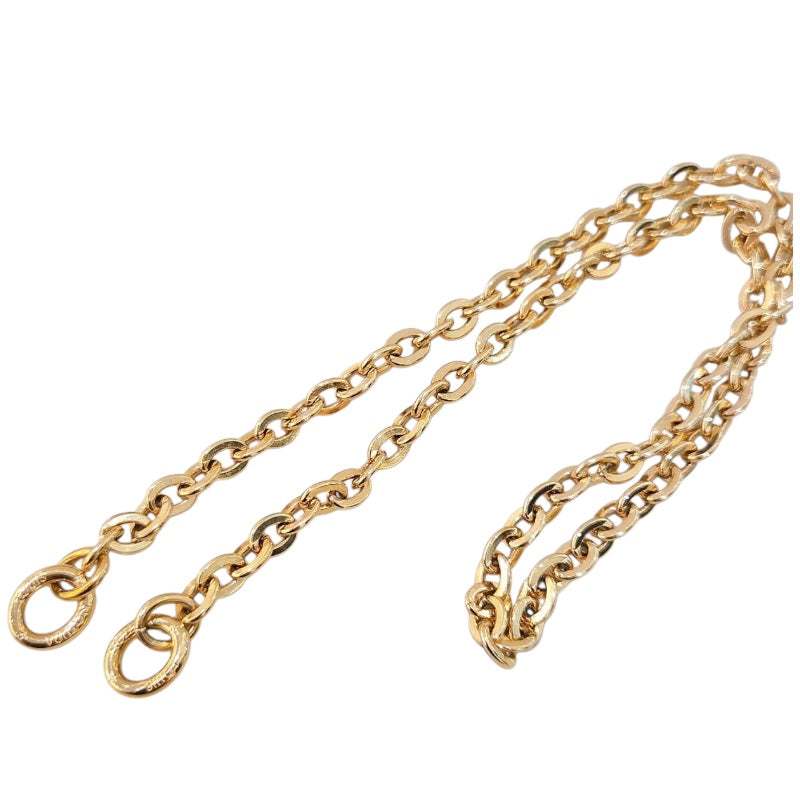 ルイ・ヴィトン LOUIS VUITTON ミュルティ・ポシェット・アクセソワール M44840 ブラウン　ピンク モノグラム レディース ショルダーバッグ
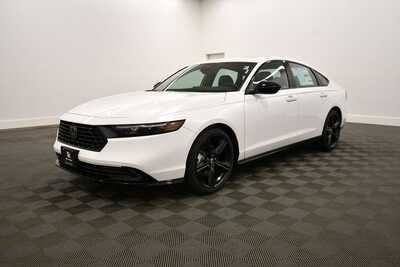 2026 Honda Accord, $37145. Photo 2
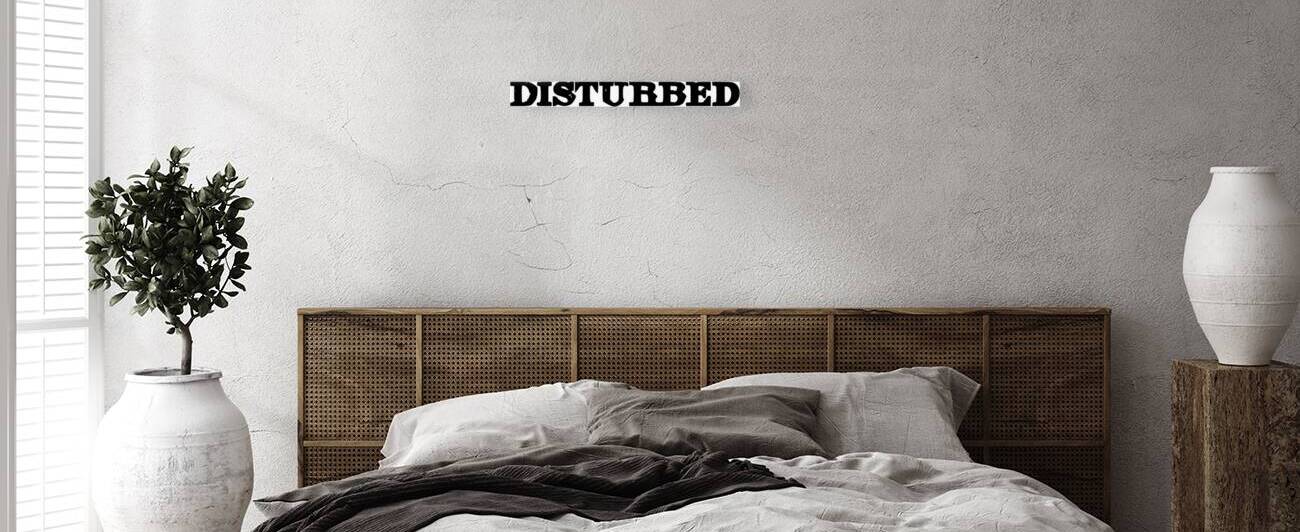 Disturbed 44 by KhoaNguyen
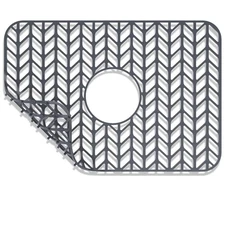 AWOKE Sink Protectors for Kitchen Sink | 18.2"x 12.5" Kitchen Sink Mats for B...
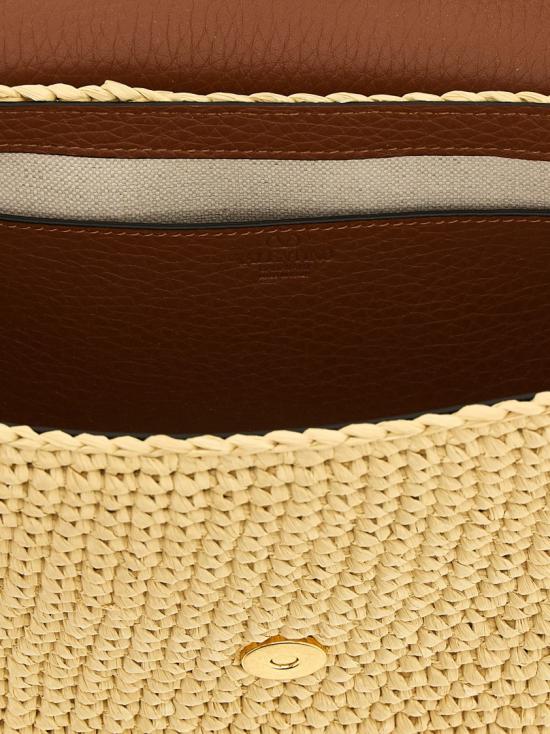 26SS 발렌티노 가라바니 숄더백 W2B0N62BSUC8V Brown - VALENTINO GARAVANI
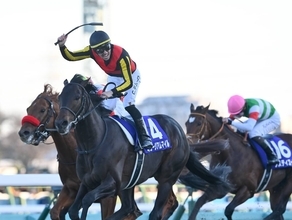 70周年有馬記念は皐月賞馬ミュージアムマイルが勝利。C・デムーロ、昨年のリベンジを果たす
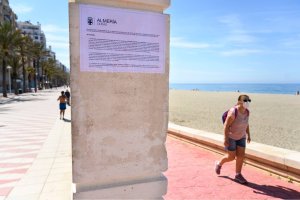 Almería suma ya tres brotes en el Poniente.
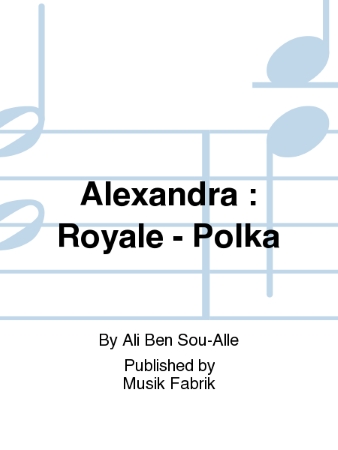 ALEXANDRA Royale - Polka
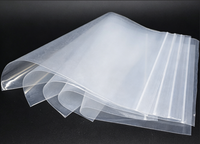 Sacs Ziplock Transparents Personnalisés en Gros, Bonne Performance d'Étanchéité, Sacs Ziplock Transparents de Qualité Alimentaire
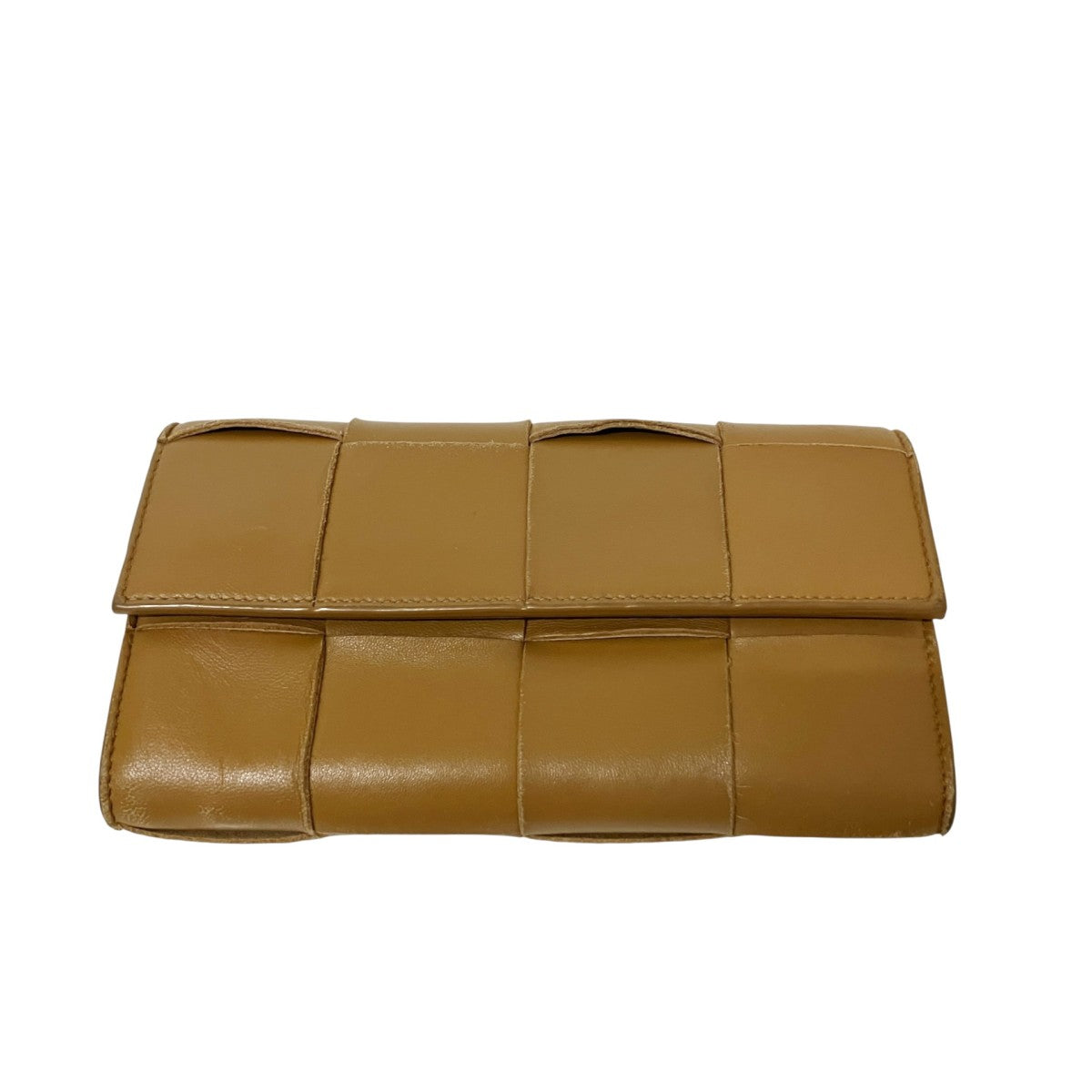 BOTTEGA VENETA カセット長財布　新宿伊勢丹購入 BOTTEGA VENETA(ボッテガヴェネタ) カセット長財布 P02631152G(RFID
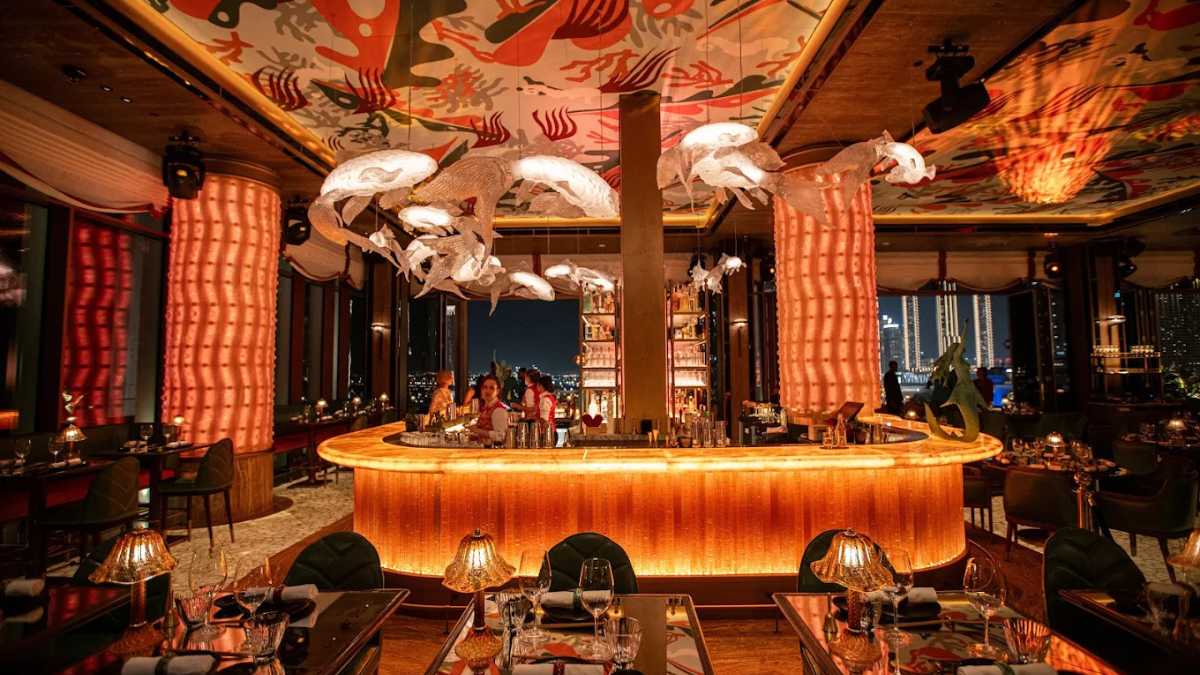 Best Boozy Brunches in Dubai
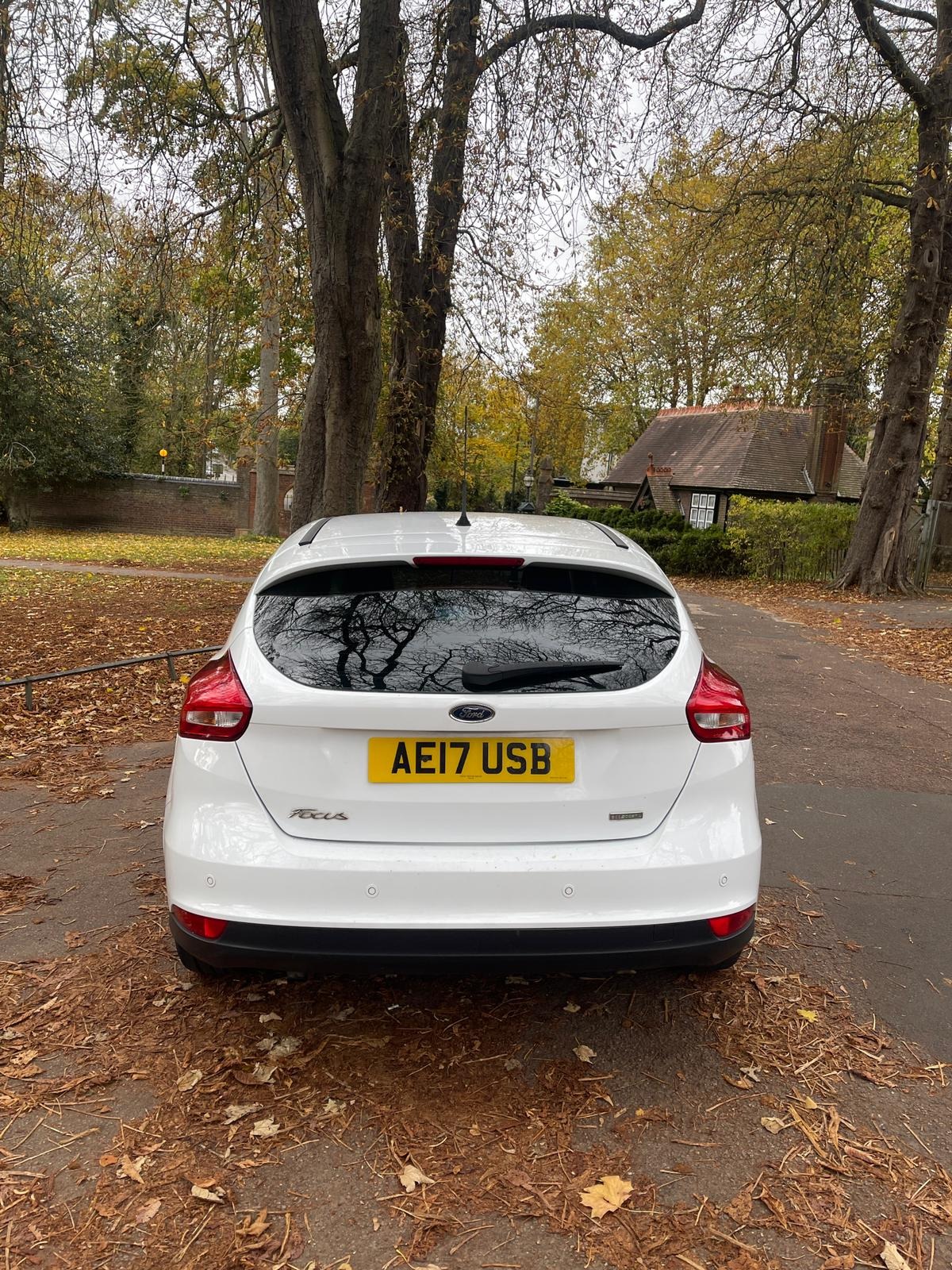 Used Ford Focus 2017 for sale - 76401869: Photo 8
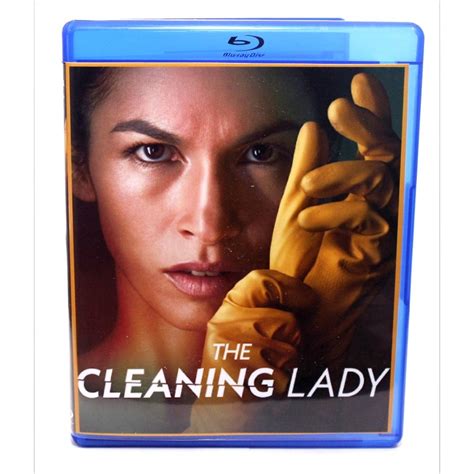 Blu Ray S Rie The Cleaning Lady Temporada Legendado Escorrega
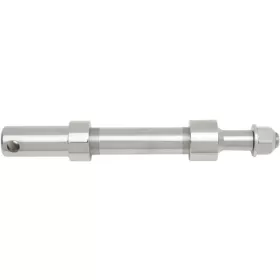 DRAG SPECIALTIES Front Axle Kit Harley Davidson XL 883-1200cc 11-22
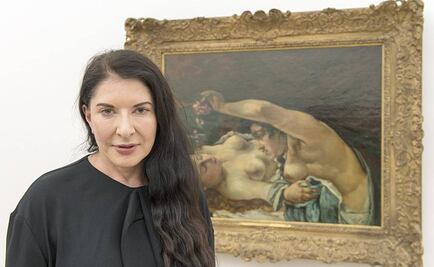 Marina Abramovic alista sus "siete muertes"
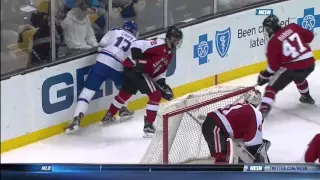 Hockey East Championship - Northeastern vs. UMass Lowell - 3/19/2016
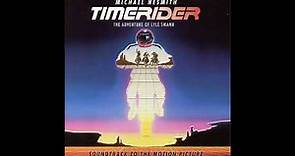 Michael Nesmith - The Baja 1000 [Timerider: The Adventure of Lyle Swann OST 1982]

* _Required work_: An exact copy of every entry, minus the pictures, is what you should return.

* _Written reply_:
 ルイ・ヴィトン LOUIS VUITTON ミュルティ・ポシェット・アクセソワール M44840 ブラウン　ピンク モノグラム レディース ショルダーバッグ
 2026 Honda Accord, $37145. Photo 2
 Disturbed 44 by KhoaNguyen
 AWOKE Sink Protectors for Kitchen Sink | 18.2"x 12.5" Kitchen Sink Mats for B...
 26SS 발렌티노 가라바니 숄더백 W2B0N62BSUC8V Brown - VALENTINO GARAVANI
 70周年有馬記念は皐月賞馬ミュージアムマイルが勝利。C・デムーロ、昨年のリベンジを果たす
 Almería suma ya tres brotes en el Poniente.
 ALEXANDRA Royale - Polka
 Sacs Ziplock Transparents Personnalisés en Gros, Bonne Performance d'Étanchéité, Sacs Ziplock Transparents de Qualité Alimentaire
 BOTTEGA VENETA カセット長財布　新宿伊勢丹購入 BOTTEGA VENETA(ボッテガヴェネタ) カセット長財布 P02631152G(RFID
 Best Boozy Brunches in Dubai
 Used Ford Focus 2017 for sale - 76401869: Photo 8
 Blu Ray S Rie The Cleaning Lady Temporada Legendado Escorrega
 DRAG SPECIALTIES Front Axle Kit Harley Davidson XL 883-1200cc 11-22
 Marina Abramovic alista sus "siete muertes"
 Hockey East Championship - Northeastern vs. UMass Lowell - 3/19/2016
 Michael Nesmith - The Baja 1000 [Timerider: The Adventure of Lyle Swann OST 1982]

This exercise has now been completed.